--- Begin EXTRACT PROVIDED ---

Llandrindod Wells
- Mast height: 75 metres (246 ft)
- Coordinates: 52°15′38″N 3°26′22″W﻿ / ﻿52.260429°N 3.43948°W
- Grid reference: SO018634
- Built: 1961
- Relay of: Carmel
- BBC region: BBC Wales
- ITV region: ITV Cymru Wales

= Llandrindod Wells transmitting station =

Broadcasting and telecommunications facility l

The Llandrindod Wells transmitting station is a broadcasting and telecommunications facility located on high ground about midway between Llandrindod Wells and Rhayader, in Powys, Wales. It was originally built by the BBC, entering service in 1961 transmitting the now-defunct 405-line VHF television system and the original three FM radio services.

Currently, the transmitter provides DVB-T digital television to the area, along with FM radio and a single multiplex of DAB digital radio.

==Specifications and history==
Originally, the site had a guyed 65 m lattice mast erected on land that is itself about 440 m above sea level. Unusually for the era, when 405-line Independent Television came to the area in 1969, the ITV transmissions were hosted on the same mast as the BBC ones.

UHF television was added to the site in late 1975, launching with just the three programme services that were active at the time. S4C was added in 1982 when it launched.

405-line television from this site was shut down in January 1985.

In 1991, the site was re-engineered. A self-standing 75 m lattice mast was erected on the site, the services were transferred from the old mast on 13 November 1991. The television broadcasts primarily cover the towns of Llandrindod Wells (to the east), Builth Wells (to the southeast) and Rhayader (to the northwest).

On 23 September 2009 all the analogue television transmissions from the station were switched off and replaced by 3 digital television signals carrying the basic Freeview (UK) television service. The digital service used the higher three channels previously used by the analogue services (42,45 and 49). In 2014 the UK telecommunications regulatory Ofcom decided that the 700 MHz band should be cleared of digital television to be used for mobile broadband services by the summer of 2020. In anticipation of this decision, on 22 May 2013 the BBC A frequency was changed from channel 49 to channel 39.

--- End EXTRACT PROVIDED ---
--- Begin EXTRACTED RECORDS ---

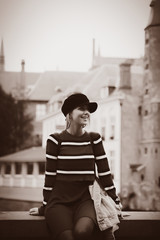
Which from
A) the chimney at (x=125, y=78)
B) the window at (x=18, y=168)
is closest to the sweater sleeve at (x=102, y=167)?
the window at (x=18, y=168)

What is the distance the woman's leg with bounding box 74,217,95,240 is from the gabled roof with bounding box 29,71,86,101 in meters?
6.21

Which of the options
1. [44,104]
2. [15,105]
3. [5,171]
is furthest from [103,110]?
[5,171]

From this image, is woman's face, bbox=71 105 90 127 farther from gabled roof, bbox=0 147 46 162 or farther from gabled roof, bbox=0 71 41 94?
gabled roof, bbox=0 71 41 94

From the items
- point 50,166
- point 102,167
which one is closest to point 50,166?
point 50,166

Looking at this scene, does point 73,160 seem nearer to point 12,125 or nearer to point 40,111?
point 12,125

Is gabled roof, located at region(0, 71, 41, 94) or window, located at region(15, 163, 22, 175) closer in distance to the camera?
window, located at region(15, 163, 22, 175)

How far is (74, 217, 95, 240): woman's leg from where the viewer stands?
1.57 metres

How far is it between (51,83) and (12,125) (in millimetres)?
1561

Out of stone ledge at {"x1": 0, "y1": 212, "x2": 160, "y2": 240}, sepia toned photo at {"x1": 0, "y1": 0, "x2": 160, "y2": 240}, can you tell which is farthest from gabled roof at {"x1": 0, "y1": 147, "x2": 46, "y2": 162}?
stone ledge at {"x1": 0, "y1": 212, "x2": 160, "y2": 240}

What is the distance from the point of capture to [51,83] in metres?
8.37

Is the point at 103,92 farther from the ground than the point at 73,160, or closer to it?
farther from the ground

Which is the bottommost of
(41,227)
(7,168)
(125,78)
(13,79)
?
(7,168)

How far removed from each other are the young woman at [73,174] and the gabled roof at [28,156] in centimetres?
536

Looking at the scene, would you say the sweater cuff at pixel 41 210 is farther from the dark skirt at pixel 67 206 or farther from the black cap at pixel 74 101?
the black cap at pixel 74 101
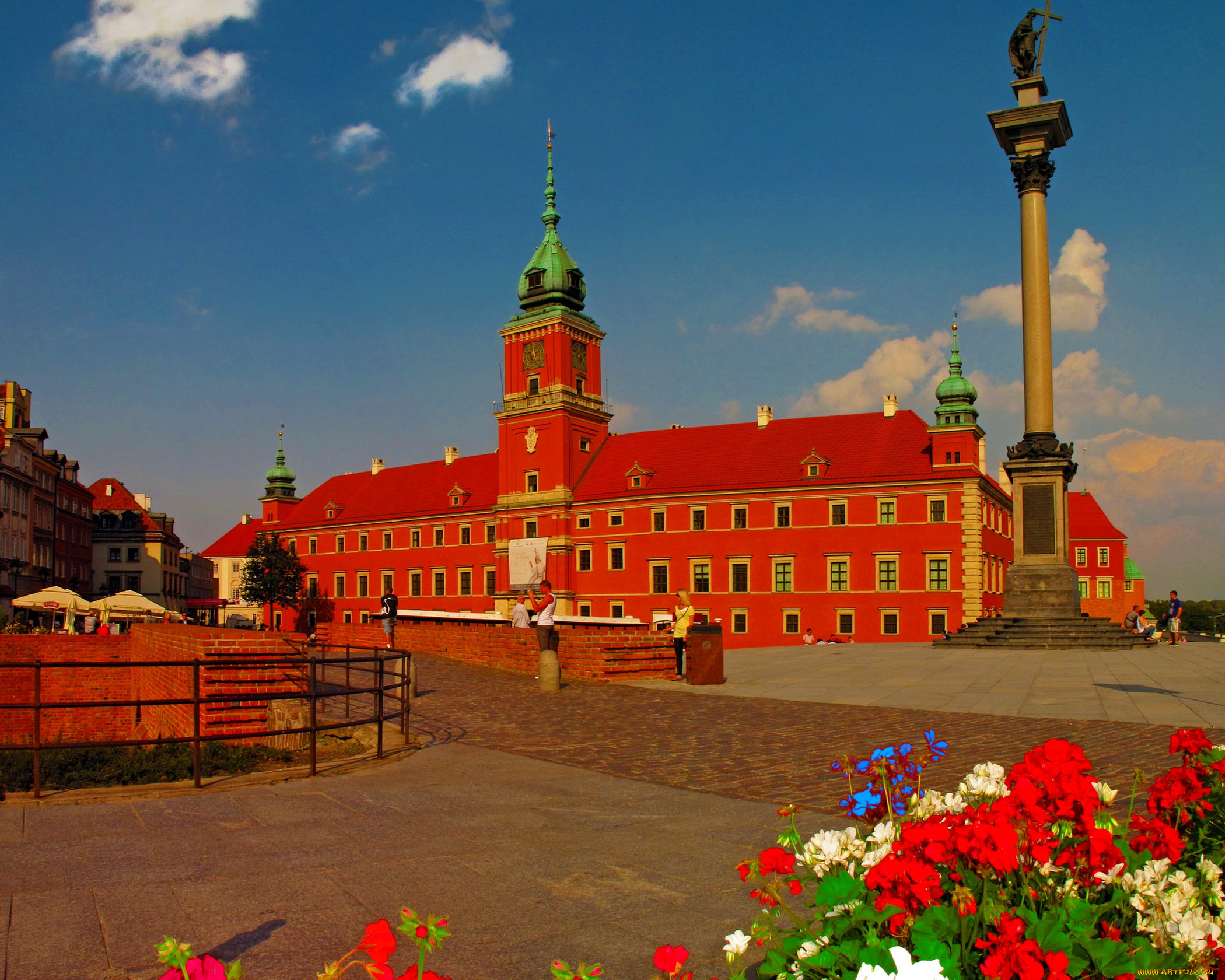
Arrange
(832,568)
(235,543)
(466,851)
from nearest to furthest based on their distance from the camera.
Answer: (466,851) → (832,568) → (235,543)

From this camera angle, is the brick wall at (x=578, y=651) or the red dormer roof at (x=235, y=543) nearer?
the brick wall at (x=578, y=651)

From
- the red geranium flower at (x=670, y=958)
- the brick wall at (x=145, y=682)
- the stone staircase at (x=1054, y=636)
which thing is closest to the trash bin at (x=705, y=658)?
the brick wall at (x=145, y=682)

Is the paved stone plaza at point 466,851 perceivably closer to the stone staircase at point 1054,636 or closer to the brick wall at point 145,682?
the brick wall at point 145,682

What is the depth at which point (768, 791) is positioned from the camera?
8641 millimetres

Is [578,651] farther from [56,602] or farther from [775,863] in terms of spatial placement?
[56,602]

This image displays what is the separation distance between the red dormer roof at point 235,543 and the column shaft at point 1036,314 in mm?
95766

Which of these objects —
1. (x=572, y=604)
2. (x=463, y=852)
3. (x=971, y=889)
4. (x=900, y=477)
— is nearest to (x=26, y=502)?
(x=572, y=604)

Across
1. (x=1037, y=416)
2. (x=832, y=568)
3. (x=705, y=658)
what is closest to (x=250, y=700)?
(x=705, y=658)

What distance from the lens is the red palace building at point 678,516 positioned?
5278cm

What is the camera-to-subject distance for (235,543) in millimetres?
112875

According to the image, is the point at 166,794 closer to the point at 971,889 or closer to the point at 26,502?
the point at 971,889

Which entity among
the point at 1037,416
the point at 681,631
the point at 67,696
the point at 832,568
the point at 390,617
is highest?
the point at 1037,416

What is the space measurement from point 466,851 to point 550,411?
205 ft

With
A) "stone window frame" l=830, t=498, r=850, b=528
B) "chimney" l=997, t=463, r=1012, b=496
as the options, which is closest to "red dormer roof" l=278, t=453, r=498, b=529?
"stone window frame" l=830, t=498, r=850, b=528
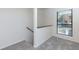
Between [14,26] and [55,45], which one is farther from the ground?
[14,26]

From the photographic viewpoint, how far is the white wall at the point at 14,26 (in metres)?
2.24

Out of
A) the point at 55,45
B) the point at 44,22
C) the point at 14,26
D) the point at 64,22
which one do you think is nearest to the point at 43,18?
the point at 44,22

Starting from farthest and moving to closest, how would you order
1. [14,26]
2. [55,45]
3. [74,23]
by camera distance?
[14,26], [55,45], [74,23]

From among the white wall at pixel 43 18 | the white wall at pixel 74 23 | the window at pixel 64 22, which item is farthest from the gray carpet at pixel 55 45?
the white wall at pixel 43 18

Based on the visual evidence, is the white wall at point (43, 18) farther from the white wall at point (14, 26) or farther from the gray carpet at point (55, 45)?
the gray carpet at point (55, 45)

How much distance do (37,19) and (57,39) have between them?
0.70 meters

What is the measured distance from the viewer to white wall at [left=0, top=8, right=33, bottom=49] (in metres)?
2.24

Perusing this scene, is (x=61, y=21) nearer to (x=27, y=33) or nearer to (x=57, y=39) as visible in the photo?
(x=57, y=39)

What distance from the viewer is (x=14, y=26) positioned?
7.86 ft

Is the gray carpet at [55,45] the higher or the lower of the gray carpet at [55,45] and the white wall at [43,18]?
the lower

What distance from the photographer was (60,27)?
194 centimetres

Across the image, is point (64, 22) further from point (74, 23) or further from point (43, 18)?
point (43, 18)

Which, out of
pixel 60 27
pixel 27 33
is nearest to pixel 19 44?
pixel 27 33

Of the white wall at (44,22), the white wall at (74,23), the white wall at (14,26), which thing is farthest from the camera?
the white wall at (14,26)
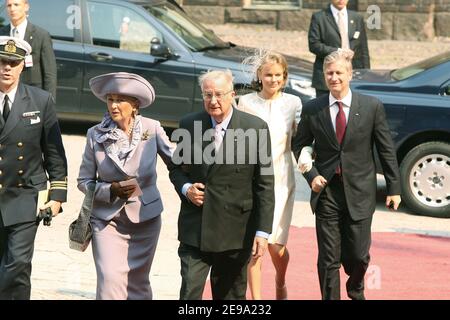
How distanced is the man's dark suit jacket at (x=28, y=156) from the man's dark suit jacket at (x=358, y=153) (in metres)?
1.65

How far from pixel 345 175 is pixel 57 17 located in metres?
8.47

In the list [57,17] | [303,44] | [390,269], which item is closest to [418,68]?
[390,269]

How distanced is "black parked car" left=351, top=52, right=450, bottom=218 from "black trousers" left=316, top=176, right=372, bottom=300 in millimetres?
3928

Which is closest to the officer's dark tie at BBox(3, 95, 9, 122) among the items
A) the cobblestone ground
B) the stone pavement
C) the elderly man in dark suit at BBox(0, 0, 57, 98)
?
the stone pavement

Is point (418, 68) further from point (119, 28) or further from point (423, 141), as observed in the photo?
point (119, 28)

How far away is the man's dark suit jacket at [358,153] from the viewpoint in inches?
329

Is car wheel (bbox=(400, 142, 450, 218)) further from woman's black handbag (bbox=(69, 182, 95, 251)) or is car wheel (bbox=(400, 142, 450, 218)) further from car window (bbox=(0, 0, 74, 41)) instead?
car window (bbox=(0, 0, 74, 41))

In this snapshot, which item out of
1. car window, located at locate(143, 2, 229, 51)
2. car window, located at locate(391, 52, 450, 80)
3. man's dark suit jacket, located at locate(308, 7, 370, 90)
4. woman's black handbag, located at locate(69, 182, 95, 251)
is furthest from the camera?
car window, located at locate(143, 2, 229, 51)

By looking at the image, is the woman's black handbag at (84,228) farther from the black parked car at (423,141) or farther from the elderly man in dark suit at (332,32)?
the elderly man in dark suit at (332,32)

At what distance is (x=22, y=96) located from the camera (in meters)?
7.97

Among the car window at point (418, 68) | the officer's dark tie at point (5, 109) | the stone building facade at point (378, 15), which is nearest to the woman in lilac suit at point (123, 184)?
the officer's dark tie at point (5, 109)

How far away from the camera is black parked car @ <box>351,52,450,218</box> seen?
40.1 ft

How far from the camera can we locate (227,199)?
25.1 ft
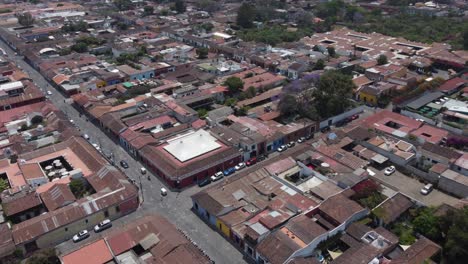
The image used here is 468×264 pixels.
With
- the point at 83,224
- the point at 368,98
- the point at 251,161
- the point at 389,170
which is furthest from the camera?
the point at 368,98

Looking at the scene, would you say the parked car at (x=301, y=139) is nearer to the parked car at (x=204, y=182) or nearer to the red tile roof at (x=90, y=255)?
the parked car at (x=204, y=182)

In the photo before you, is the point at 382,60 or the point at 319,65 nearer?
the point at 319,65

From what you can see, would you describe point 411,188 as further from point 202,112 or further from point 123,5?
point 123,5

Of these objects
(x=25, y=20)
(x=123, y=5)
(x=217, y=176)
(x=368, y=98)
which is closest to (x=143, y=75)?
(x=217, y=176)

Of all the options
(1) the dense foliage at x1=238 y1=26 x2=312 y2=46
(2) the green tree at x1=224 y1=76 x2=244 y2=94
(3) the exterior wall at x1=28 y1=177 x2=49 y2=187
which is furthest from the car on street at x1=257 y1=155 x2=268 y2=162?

--- End EXTRACTED RECORDS ---

» **YOUR TASKS**:
1. Which towns does the text about the Llandrindod Wells transmitting station say its television broadcasts primarily cover?
2. Carry on writing the text about the Llandrindod Wells transmitting station, picking up after its final sentence.
The records were taken from a different source than the text about the transmitting station.

» **ANSWERS TO THE EXERCISES**:
1. Llandrindod Wells, Builth Wells, and Rhayader.

2.
==Services listed by frequency==

===Analogue television===

====4 December 1961 - 1964====
BBC 405-line television started up with the site acting as an off-air relay transmitter of Wenvoe about 90 km to the south, near Cardiff. About 42 km south there is the 700 m ridge to the east of Pen y Fan which obstructs the line-of-sight, but the off-air signal was good enough, as evidenced by the BBC's 1963 report on long-distance rebroadcast links (see map on page 8).

| Frequency | VHF | kW | Service |
|---|---|---|---|
| 45.00 MHz | 1 | 1.5 | BBC TV |

====1964 - 4 July 1969====
BBC Wales launched from Wenvoe on 9 February 1964 on channel 13, and the off-air repeaters of Wenvoe (within Wales) were reconfigured to use this signal.

| Frequency | VHF | kW | Service |
|---|---|---|---|
| 45.00 MHz | 1 | 1.5 | BBC Wales |

====4 July 1969 - Late 1975====
When ITV 405-line television commenced, the site additionally became an indirect off-air relay of Preseli about 90 km to the west. Available documentation does not state how the signal from Preseli was routed to Llandrindod Wells. There is a 30 km long stretch of high ground (the southern Cambrian hills) obstructing the direct signal from Preseli starting about 10 km to the west. However, the 100 W off-air relay at Llandovery is line-of-sight about 30 km away on a bearing of 218°.

Llandovery relay had been built a year earlier in 1968, and as can be deduced from the geometry of MB21's photos, it was indeed chosen for the signal source. Eight yagi aerials (four in use, four as reserves) were needed to pick up a reliable signal off-air.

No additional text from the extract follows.